■ RECORD SET:
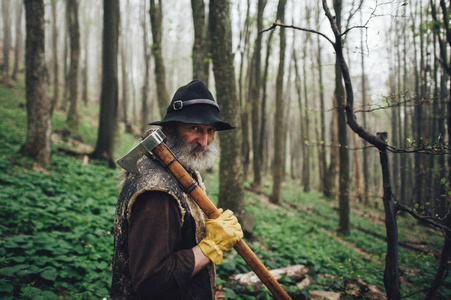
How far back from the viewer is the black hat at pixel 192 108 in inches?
73.8

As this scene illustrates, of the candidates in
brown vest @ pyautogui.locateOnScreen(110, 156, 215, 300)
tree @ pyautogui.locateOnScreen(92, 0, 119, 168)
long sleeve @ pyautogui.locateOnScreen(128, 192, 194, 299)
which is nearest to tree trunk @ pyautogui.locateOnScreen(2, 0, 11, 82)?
tree @ pyautogui.locateOnScreen(92, 0, 119, 168)

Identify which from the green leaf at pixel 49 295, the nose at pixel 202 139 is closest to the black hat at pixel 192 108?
the nose at pixel 202 139

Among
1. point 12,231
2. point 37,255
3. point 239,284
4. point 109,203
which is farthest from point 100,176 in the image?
point 239,284

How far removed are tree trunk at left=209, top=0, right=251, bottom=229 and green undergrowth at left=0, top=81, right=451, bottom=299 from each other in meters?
1.22

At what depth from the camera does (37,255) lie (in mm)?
3117

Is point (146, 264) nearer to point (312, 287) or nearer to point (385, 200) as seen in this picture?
point (385, 200)

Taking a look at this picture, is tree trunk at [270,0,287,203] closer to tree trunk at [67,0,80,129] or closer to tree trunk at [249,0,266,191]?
tree trunk at [249,0,266,191]

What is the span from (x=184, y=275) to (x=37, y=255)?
2.74 m

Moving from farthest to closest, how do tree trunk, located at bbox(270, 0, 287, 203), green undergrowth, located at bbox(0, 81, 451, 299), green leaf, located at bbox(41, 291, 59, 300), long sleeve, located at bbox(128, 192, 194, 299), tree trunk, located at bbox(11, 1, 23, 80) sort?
tree trunk, located at bbox(11, 1, 23, 80)
tree trunk, located at bbox(270, 0, 287, 203)
green undergrowth, located at bbox(0, 81, 451, 299)
green leaf, located at bbox(41, 291, 59, 300)
long sleeve, located at bbox(128, 192, 194, 299)

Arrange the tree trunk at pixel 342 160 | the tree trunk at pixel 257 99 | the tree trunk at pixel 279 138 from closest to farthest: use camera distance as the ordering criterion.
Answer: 1. the tree trunk at pixel 342 160
2. the tree trunk at pixel 279 138
3. the tree trunk at pixel 257 99

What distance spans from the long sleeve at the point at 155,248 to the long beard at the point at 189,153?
16.6 inches

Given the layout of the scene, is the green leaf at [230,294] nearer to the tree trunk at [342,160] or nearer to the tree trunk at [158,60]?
the tree trunk at [342,160]

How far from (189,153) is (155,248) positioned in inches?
30.4

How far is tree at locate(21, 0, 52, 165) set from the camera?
639 cm
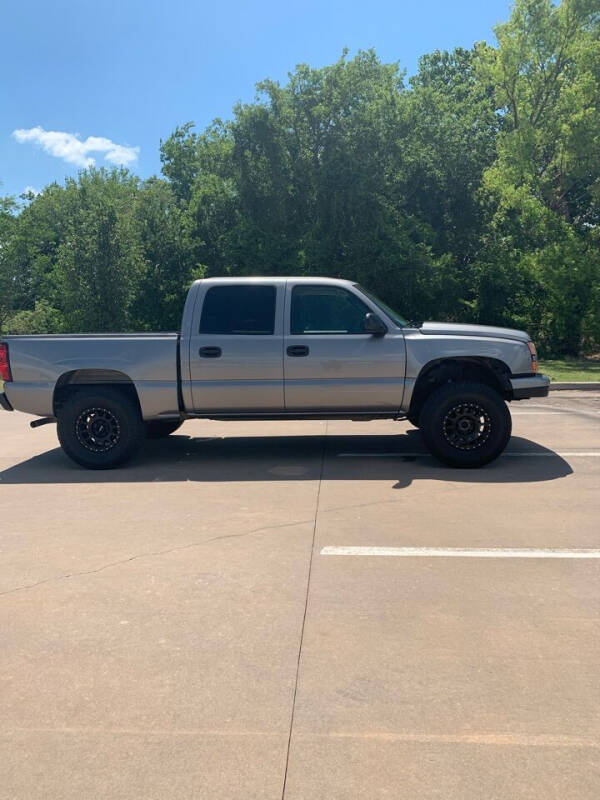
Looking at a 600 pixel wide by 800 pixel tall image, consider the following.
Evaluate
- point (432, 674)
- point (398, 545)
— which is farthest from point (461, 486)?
point (432, 674)

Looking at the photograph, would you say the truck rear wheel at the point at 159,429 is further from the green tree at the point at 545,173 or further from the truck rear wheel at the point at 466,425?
the green tree at the point at 545,173

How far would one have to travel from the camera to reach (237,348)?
779 cm

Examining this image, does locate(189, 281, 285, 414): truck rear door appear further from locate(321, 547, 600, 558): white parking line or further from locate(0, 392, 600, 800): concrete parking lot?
locate(321, 547, 600, 558): white parking line

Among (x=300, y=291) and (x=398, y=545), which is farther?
(x=300, y=291)

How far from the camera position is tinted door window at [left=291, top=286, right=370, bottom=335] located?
310 inches

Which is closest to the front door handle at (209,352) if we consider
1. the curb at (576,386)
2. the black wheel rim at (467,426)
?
the black wheel rim at (467,426)

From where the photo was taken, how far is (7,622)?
153 inches

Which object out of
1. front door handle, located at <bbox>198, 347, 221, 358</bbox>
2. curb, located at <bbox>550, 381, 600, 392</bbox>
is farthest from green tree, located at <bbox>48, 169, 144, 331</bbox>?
front door handle, located at <bbox>198, 347, 221, 358</bbox>

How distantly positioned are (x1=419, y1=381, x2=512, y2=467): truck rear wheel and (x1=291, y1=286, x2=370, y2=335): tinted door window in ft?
3.89

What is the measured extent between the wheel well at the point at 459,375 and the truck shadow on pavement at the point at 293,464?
732 mm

■ DESCRIPTION OF THE TASK:
Extract every line above word for word, omitting the pictures from your answer.

■ FULL SOLUTION:
How far back from the viewer is the black hat at pixel 192 108 in inches?
73.8

As this scene illustrates, of the candidates in
brown vest @ pyautogui.locateOnScreen(110, 156, 215, 300)
tree @ pyautogui.locateOnScreen(92, 0, 119, 168)
long sleeve @ pyautogui.locateOnScreen(128, 192, 194, 299)
which is nearest to tree trunk @ pyautogui.locateOnScreen(2, 0, 11, 82)?
tree @ pyautogui.locateOnScreen(92, 0, 119, 168)

Identify which from the green leaf at pixel 49 295, the nose at pixel 202 139 is closest to the black hat at pixel 192 108?
the nose at pixel 202 139

Among
1. point 12,231
2. point 37,255
3. point 239,284
4. point 109,203
which is farthest from point 100,176 in the image?
point 239,284

How far removed are tree trunk at left=209, top=0, right=251, bottom=229 and green undergrowth at left=0, top=81, right=451, bottom=299 from each other in meters?
1.22

At what depth from the camera does (37,255) lie (in mm)?
3117

Is point (146, 264) nearer to point (312, 287) or nearer to point (385, 200) as seen in this picture?
point (385, 200)

Taking a look at this picture, is tree trunk at [270,0,287,203] closer to tree trunk at [67,0,80,129] or closer to tree trunk at [249,0,266,191]?
tree trunk at [249,0,266,191]

What is the span from (x=184, y=275) to (x=37, y=255)?
2.74 m

Moving from farthest to closest, how do tree trunk, located at bbox(270, 0, 287, 203), green undergrowth, located at bbox(0, 81, 451, 299), green leaf, located at bbox(41, 291, 59, 300), long sleeve, located at bbox(128, 192, 194, 299), tree trunk, located at bbox(11, 1, 23, 80) sort?
tree trunk, located at bbox(11, 1, 23, 80)
tree trunk, located at bbox(270, 0, 287, 203)
green undergrowth, located at bbox(0, 81, 451, 299)
green leaf, located at bbox(41, 291, 59, 300)
long sleeve, located at bbox(128, 192, 194, 299)

Arrange the tree trunk at pixel 342 160 | the tree trunk at pixel 257 99 | the tree trunk at pixel 279 138 from closest to farthest: use camera distance as the ordering criterion.
Answer: 1. the tree trunk at pixel 342 160
2. the tree trunk at pixel 279 138
3. the tree trunk at pixel 257 99

What distance spans from the long sleeve at the point at 155,248 to the long beard at the point at 189,153?
16.6 inches

Given the layout of the scene, is the green leaf at [230,294] nearer to the tree trunk at [342,160] or nearer to the tree trunk at [158,60]?
the tree trunk at [342,160]

How far from (189,153) is (155,248) positioned in inches?
30.4

How far is tree at locate(21, 0, 52, 165) set from the camera?
639 cm
Looking at a 600 pixel wide by 800 pixel tall image, consider the following.
Evaluate
- point (432, 674)
- point (398, 545)
— which is farthest from point (461, 486)?
point (432, 674)

Looking at the photograph, would you say the truck rear wheel at the point at 159,429 is further from the green tree at the point at 545,173 or further from the truck rear wheel at the point at 466,425?
the green tree at the point at 545,173

How far would one have to travel from the camera to reach (237,348)?
779 cm

Examining this image, does locate(189, 281, 285, 414): truck rear door appear further from locate(321, 547, 600, 558): white parking line or further from locate(0, 392, 600, 800): concrete parking lot?
locate(321, 547, 600, 558): white parking line

Among (x=300, y=291) and (x=398, y=545), which is farther?
(x=300, y=291)

How far from the camera position is tinted door window at [left=291, top=286, right=370, bottom=335] located?
310 inches

Which is closest to the front door handle at (209,352) if we consider
1. the curb at (576,386)
2. the black wheel rim at (467,426)
?
the black wheel rim at (467,426)

From where the photo was taken, how far is (7,622)?
153 inches

Which object out of
1. front door handle, located at <bbox>198, 347, 221, 358</bbox>
2. curb, located at <bbox>550, 381, 600, 392</bbox>
is farthest from green tree, located at <bbox>48, 169, 144, 331</bbox>?
front door handle, located at <bbox>198, 347, 221, 358</bbox>

How distantly positioned are (x1=419, y1=381, x2=512, y2=467): truck rear wheel and (x1=291, y1=286, x2=370, y2=335): tinted door window in ft?
3.89

What is the measured extent between the wheel well at the point at 459,375 and the truck shadow on pavement at the point at 293,464?
732 mm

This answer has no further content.